▸ **EXERCISE REQUIREMENTS**
Copy out every row below word for word, leaving out the pictures.

Spatial question rows:
+---+
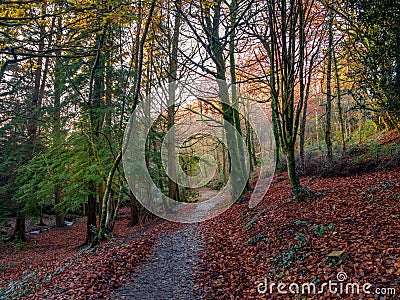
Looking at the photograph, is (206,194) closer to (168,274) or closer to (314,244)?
(168,274)

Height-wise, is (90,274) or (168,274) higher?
(90,274)

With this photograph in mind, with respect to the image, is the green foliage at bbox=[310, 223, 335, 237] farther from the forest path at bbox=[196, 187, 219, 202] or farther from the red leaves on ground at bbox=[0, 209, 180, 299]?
the forest path at bbox=[196, 187, 219, 202]

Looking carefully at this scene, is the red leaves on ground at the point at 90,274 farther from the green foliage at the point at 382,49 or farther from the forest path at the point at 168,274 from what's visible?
+---+
▸ **CORRECT RESPONSE**
Looking at the photograph, is (206,194) closer to (168,274) or closer to (314,244)?
(168,274)

Height-wise, is (90,274) or (168,274) higher?
(90,274)

With this photograph in mind, with respect to the image, is the green foliage at bbox=[310, 223, 335, 237] farther from the forest path at bbox=[196, 187, 219, 202] or farther from the red leaves on ground at bbox=[0, 209, 180, 299]?
the forest path at bbox=[196, 187, 219, 202]

Looking carefully at this scene, is the red leaves on ground at the point at 90,274 farther from the green foliage at the point at 382,49 or farther from the forest path at the point at 168,274 from what's visible?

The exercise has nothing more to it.